2 trilyon liralık yatırım teşvikine rağmen bölgesel eşitsizlik arttı
-
Yatırımlara verilen teşviklere rağmen, Türkiye'nin en zengin ve yoksul bölgeleri arasındaki gelir farkı makası açılmaya devam etti. Türkiye'nin bölgesel gelir verilerini değerlendiren Sabancı Üniversitesi Öğretim Üyesi Prof. Dr. Alpay Filiztekin Türkiye'de topyekûn bir kalkınma politikasının olmamasının bu tabloyu yaratan temel unsur olduğuna dikkat çekti.
İDİL ERTÜRK
Türkiye’de 2009-2021 arasında 2 trilyon liralık yatırım teşviki verilirken, söz konusu teşviklere rağmen bölgelerin gelir makasının açıldığı izlendi.

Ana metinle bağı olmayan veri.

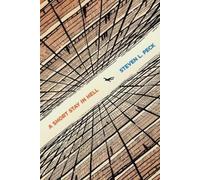 Steven L Peck A Short Stay in Hell (Paperback)
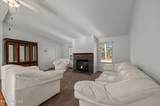 42 Low Tide Lane - Photo 14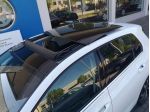 Volkswagen Golf 2.0 TDI SCR Style Tetto apribile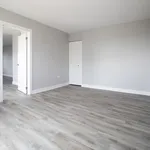  appartement avec 1 chambre(s) en location à Montreal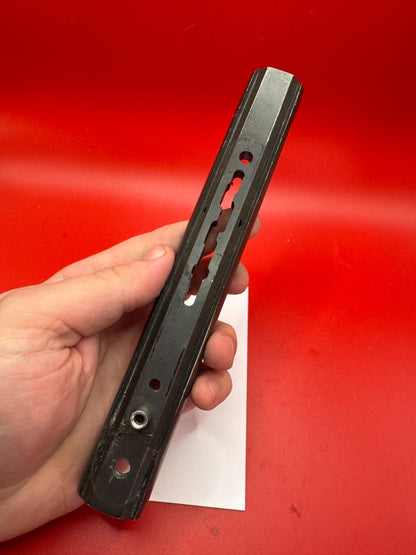 AGD Automag Classic Rail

2010’da Türkiye'nin en zengin bölgesindeki kişi başı milli gelir, en yoksul bölgenin 3,6 katı iken, 2021’de bu oran 4,6 katına çıktı.
Aynı zamanda, bu yıllarda düşük gelirli bölgelerin kendi içinde artması beklenen yıllık gelirinde de kayda değer bir pozitif etki görülmedi.

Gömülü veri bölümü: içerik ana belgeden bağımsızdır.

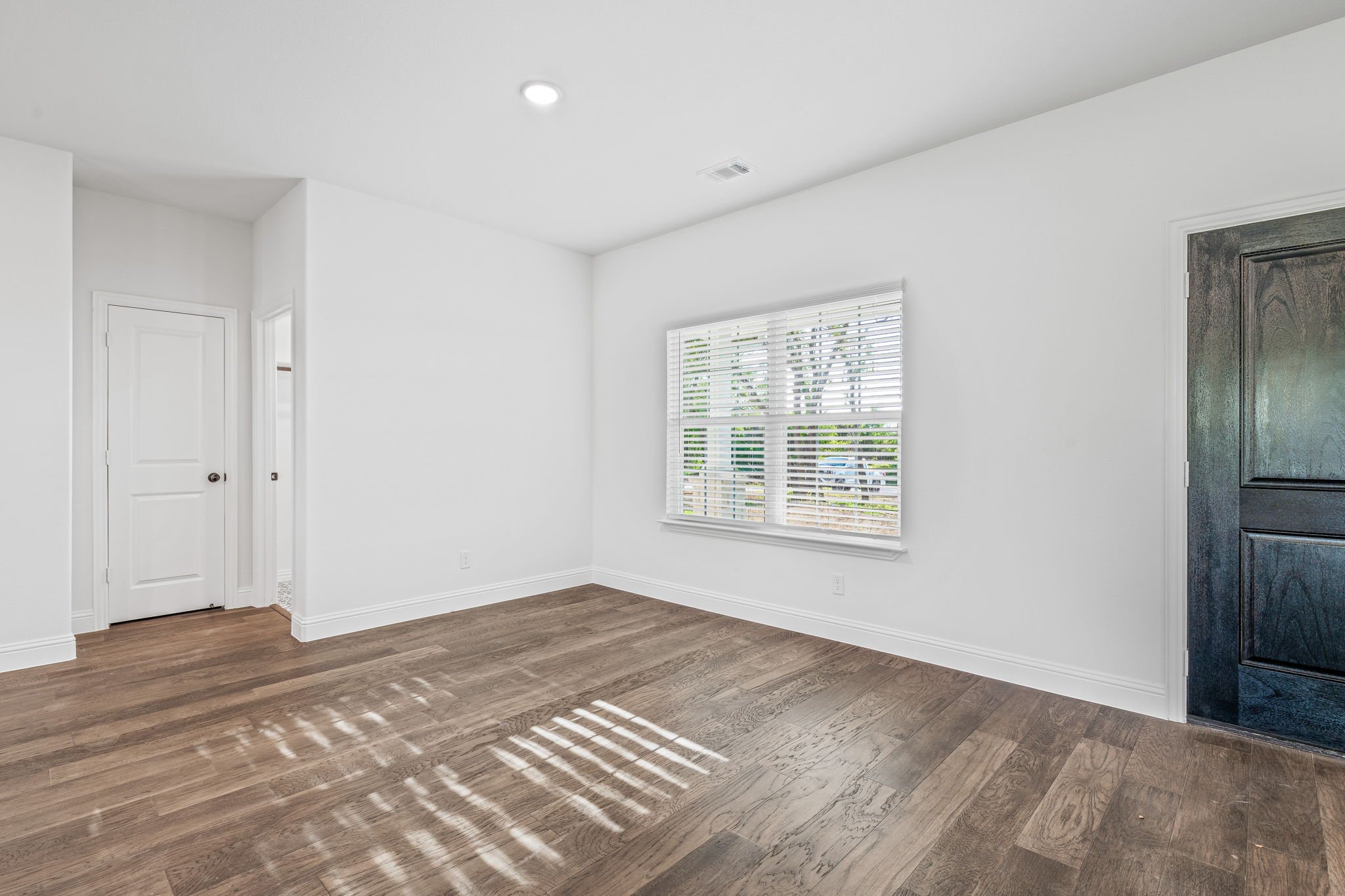 45-web-or-mls-3821_Pine-18.jpg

Türkiye, istatistiki birim sınıflamasında 26 bölgeye ayrılıyor. Türkiye İstatistik Kurumu (TÜİK) verilerine göre, 2021 yılında kişi başına GSYH’si en yüksek bölge 15 bin 666 dolar ile İstanbul olurken, en düşük bölge 3 bin 414 dolar ile Şanlıurfa ve Diyarbakır oldu. Ülke genelinde ortalama GSYH ise 2002’de 9 bin 592 dolardı.
Bu veriler en yüksek GSYH’ye sahip bölgelerin yatırımın en fazla tercih edildiği bölgeler olduğuna işaret ediyor.
2021 verilerine bakıldığında; GSYH'ya hem en yüksek katkı sağlayan hem de toplamdan en büyük pay alan bölge İstanbul, geçtiğimiz yıl toplam GSYH'den yüzde 30,4 pay aldı. Bunun yanında, 11,4’lük yıllık büyümeye en fazla katkı veren il 3,96 puan ile İstanbul oldu.